Graham’s The Family Dairy has submitted plans to Fife Council proposing a low carbon heat project for their cheese production facility at the Glenfield Industrial estate in Cowdenbeath.

In what is claimed to be a first for Scotland’s dairy industry, the proposed anaerobic digestion plant would be fed residue whey from cheese making, producing gas that would then fuel a Combined Heat and Power turbine. Power generated from the biogas would meet 80% of the site's baseload electrical consumption, 50% of peak electric load and supply 50% of boiler gas. Effluent disposal costs would be reduced by 50% and there would be a saving of 62.94 kgCO2e/h.

The plant would also remove 18 trucks a week from the traffic flow to and from the creamery – a 20% reduction. If the project is given permission to proceed, the aim is to have it complete by the spring of 2021.

Managing director Robert Graham said: "Building a sustainable environment for our next generation is incredibly important to our family. We are actively working to achieve net zero carbon across every area of our business.

"The dairy sector has the potential to lead in the transition to a net zero carbon economy, particularly within the areas of heat and transport," said Mr Graham. "Our plans for the Glenfield dairy in Cowdenbeath will mark a step change in investment within the dairy sector in zero carbon innovation, infrastructure and skills development to accelerate climate adaptation within industry. This builds on our recent investment in a 15 MW solar park on our farmland in the Carse of Stirling as we move our business, at speed and scale, to decarbonise."

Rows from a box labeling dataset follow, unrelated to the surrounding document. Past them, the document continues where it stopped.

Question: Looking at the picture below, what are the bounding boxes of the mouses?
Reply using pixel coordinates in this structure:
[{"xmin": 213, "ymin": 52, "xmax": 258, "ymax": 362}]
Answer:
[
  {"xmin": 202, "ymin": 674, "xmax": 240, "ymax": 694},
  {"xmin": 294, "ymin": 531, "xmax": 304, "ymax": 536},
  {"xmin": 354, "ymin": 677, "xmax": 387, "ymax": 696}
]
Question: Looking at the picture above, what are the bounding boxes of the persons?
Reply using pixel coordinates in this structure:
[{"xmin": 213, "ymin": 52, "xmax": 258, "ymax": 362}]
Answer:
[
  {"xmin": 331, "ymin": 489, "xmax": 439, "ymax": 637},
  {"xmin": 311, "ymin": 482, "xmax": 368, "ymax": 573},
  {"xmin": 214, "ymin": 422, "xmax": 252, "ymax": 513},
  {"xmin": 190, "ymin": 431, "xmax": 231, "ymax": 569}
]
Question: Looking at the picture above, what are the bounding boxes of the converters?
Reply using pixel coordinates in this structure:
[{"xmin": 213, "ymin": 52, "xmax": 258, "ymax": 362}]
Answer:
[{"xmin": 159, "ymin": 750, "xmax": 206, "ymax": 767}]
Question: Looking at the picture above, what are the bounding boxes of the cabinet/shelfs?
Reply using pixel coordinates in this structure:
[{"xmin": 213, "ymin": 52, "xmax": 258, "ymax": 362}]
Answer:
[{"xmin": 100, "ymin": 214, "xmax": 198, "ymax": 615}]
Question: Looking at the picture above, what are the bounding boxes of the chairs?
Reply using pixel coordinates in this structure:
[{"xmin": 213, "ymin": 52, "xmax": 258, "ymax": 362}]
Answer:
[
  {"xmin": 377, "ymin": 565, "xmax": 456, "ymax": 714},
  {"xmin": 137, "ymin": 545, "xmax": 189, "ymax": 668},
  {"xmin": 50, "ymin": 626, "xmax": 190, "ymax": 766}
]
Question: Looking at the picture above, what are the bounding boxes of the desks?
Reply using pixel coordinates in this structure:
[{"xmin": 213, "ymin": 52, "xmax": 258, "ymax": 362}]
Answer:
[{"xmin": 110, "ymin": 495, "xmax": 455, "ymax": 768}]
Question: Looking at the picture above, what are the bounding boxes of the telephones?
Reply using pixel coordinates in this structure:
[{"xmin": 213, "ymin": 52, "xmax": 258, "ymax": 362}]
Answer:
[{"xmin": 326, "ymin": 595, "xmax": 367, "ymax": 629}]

Through consultation with Fife Council, environmental analysis has been undertaken to inform the design, siting, layout and mitigation measures for the project.Graham's said that these assessments, which cover air quality, noise, aerosols, transport, landscape, ecology and drainage, all comply in full with technical standards to ensure the development will not impact on public health or neighbouring amenities.